4bHWE arrested the cell cycle at the G₂/M phase and induced apoptosis. Huh-7 cells were treated with 4bHWE at the indicated concentration for 24 h and then stained with PI. (a) DNA content was analyzed using flow cytometry. (b) Histogram of the cell cycle distribution. (c) Histogram of the apoptotic sub-G₁ population. (d) Huh-7 cells were treated with the indicated concentration of 4bHWE for 24 h and then harvested. Equal amounts of whole cell lysates (20 μg) were separated using SDS-PAGE and immunoblotted with various antibodies as indicated. Tubulin is shown as an internal standard. The fold-change values are presented below each band. (e) Effect of a pan-caspase inhibitor on 4bHWE-induced apoptosis in Huh-7 cells. Cells were pretreated with 20 μM pan-caspase inhibitor for 1 h, and then treated with 10 μM 4bHWE for 24 h. Cell viability was determined using MTT assay. Data are the mean of three independent experiments. *p < 0.05 compared with the control. Full-length blots are presented in Supplementary Fig. S4.

Figure 7

Inhibitory effect of 4bHWE on tumor growth in a xenograft animal model.

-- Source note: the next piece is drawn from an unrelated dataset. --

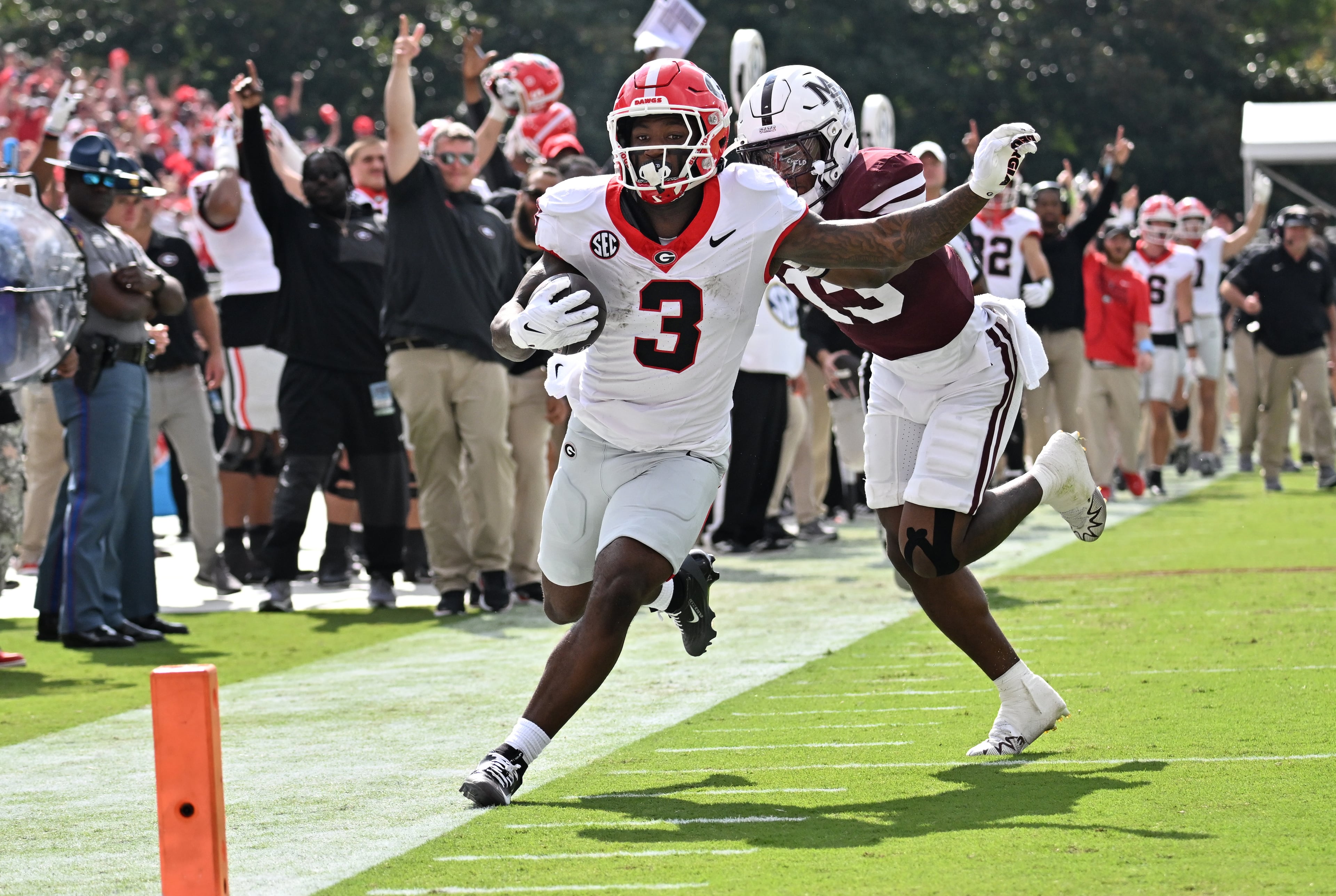 Georgia running back Nate Frazier (3) runs down the sidelines until he is pushed by Mississippi State safety Jahron Manning (13) during the first half in an NCAA football game at Davis Wade Stadium, Saturday, November 8, 2025, in Starkville, Mississippi. (Hyosub Shin / AJC)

Male nude mice bearing Huh-7 cell tumors were treated with a solvent (control) or 4bHWE (11.6 μg/10 g) for 21 days. (a) Representative picture of tumor growth in xenograft nude mice administered solvent (left) and 4bHWE (right). Scale bar = 1 cm. (b) Tumor volumes were measured after therapy was initiated. (c) Histogram of tumor weight. *p < 0.05 compared with the control.

Figure 8

Hypothetical schematic diagram of 4bHWE-induced alternative splicing in Huh-7 cells.